# ЦЕЛЬ ЗАДАНИЯ:
Перепишите все строки ниже, заменив «gray cabinet door» на «dark cabinet door». Всё остальное оставьте без изменений.

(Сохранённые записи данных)

************

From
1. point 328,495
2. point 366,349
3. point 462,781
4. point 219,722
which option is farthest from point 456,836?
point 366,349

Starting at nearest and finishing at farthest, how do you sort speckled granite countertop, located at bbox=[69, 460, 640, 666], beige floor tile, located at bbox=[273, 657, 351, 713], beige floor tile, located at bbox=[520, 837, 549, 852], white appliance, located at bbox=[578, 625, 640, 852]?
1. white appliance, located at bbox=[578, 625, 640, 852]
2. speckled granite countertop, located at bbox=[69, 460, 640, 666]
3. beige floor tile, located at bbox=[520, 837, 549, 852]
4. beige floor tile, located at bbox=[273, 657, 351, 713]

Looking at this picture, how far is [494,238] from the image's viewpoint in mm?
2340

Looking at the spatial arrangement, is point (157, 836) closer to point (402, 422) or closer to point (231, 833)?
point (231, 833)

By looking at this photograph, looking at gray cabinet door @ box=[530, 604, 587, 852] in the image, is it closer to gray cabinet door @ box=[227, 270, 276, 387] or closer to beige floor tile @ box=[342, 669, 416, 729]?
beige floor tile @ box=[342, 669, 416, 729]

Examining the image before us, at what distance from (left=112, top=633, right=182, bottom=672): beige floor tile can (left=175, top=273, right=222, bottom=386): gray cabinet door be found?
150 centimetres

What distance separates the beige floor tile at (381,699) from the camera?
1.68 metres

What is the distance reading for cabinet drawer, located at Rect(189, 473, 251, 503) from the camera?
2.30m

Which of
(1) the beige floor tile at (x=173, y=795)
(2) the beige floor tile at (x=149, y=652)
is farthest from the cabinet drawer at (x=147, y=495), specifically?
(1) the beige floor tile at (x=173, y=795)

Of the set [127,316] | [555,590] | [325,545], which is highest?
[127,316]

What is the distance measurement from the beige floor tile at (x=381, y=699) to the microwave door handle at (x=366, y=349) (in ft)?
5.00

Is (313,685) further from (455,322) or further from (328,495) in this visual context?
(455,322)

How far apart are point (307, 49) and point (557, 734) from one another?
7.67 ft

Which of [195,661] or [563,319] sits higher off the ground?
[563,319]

************

# РЕШЕНИЕ ЗАДАЧИ:
From
1. point 328,495
2. point 366,349
3. point 462,781
4. point 219,722
which option is farthest from point 456,836?
point 366,349

Starting at nearest and finishing at farthest, how do you sort speckled granite countertop, located at bbox=[69, 460, 640, 666], beige floor tile, located at bbox=[273, 657, 351, 713], beige floor tile, located at bbox=[520, 837, 549, 852], white appliance, located at bbox=[578, 625, 640, 852]?
1. white appliance, located at bbox=[578, 625, 640, 852]
2. speckled granite countertop, located at bbox=[69, 460, 640, 666]
3. beige floor tile, located at bbox=[520, 837, 549, 852]
4. beige floor tile, located at bbox=[273, 657, 351, 713]

Looking at this picture, how far is [494,238] from the image's viewpoint in mm?
2340

Looking at the spatial arrangement, is point (157, 836) closer to point (402, 422) or closer to point (231, 833)?
point (231, 833)

By looking at this photograph, looking at dark cabinet door @ box=[530, 604, 587, 852] in the image, is it closer to dark cabinet door @ box=[227, 270, 276, 387] or closer to beige floor tile @ box=[342, 669, 416, 729]?
beige floor tile @ box=[342, 669, 416, 729]

Examining the image before us, at what distance from (left=112, top=633, right=182, bottom=672): beige floor tile can (left=175, top=273, right=222, bottom=386): dark cabinet door be found?
150 centimetres

What distance separates the beige floor tile at (381,699) from the camera?
1.68 metres

What is the distance reading for cabinet drawer, located at Rect(189, 473, 251, 503) from the camera?
2.30m

Which of
(1) the beige floor tile at (x=173, y=795)
(2) the beige floor tile at (x=149, y=652)
is farthest from the cabinet drawer at (x=147, y=495), specifically?
(1) the beige floor tile at (x=173, y=795)

Of the set [127,316] | [555,590] | [325,545], which is highest?
[127,316]

What is the distance measurement from the beige floor tile at (x=381, y=699) to the microwave door handle at (x=366, y=349) (in ft)?
5.00

Is (313,685) further from (455,322) or further from (328,495) in this visual context?
(455,322)

How far apart are point (307, 49) and point (557, 734) from one another?
7.67 ft

Which of [195,661] or [563,319] sits higher off the ground?
[563,319]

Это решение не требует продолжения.